_TASK DESCRIPTION_.
Your answer should consist only of the lines from the line containing "Tucker decomposition achieves" through the last line below, each repeated exactly.

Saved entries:
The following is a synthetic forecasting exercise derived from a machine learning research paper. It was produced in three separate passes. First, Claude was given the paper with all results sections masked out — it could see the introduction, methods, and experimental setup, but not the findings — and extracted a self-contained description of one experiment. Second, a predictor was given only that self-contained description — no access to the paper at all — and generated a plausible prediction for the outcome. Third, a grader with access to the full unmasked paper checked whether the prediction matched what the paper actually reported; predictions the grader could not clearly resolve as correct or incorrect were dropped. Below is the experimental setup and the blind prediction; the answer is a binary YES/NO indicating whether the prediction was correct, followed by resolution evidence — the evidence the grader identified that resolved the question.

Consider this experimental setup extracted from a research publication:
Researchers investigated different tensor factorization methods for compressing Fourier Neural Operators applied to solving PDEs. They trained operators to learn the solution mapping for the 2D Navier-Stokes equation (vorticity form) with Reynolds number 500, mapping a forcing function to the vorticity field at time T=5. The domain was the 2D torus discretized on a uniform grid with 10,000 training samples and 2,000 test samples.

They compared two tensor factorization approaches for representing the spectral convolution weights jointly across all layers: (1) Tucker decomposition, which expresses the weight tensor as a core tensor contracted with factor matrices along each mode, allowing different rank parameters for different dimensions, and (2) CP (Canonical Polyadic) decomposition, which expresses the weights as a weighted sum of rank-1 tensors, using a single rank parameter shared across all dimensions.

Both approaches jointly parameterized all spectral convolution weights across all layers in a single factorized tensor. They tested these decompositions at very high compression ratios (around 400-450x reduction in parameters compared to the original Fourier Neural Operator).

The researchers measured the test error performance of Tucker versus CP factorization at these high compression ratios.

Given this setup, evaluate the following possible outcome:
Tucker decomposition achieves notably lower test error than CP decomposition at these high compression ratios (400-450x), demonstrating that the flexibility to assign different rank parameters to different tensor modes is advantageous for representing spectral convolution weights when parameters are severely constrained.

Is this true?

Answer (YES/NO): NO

_THE COMPLETED TASK_.
Tucker decomposition achieves notably lower test error than CP decomposition at these high compression ratios (400-450x), demonstrating that the flexibility to assign different rank parameters to different tensor modes is advantageous for representing spectral convolution weights when parameters are severely constrained.

Is this true?

Answer (YES/NO): NO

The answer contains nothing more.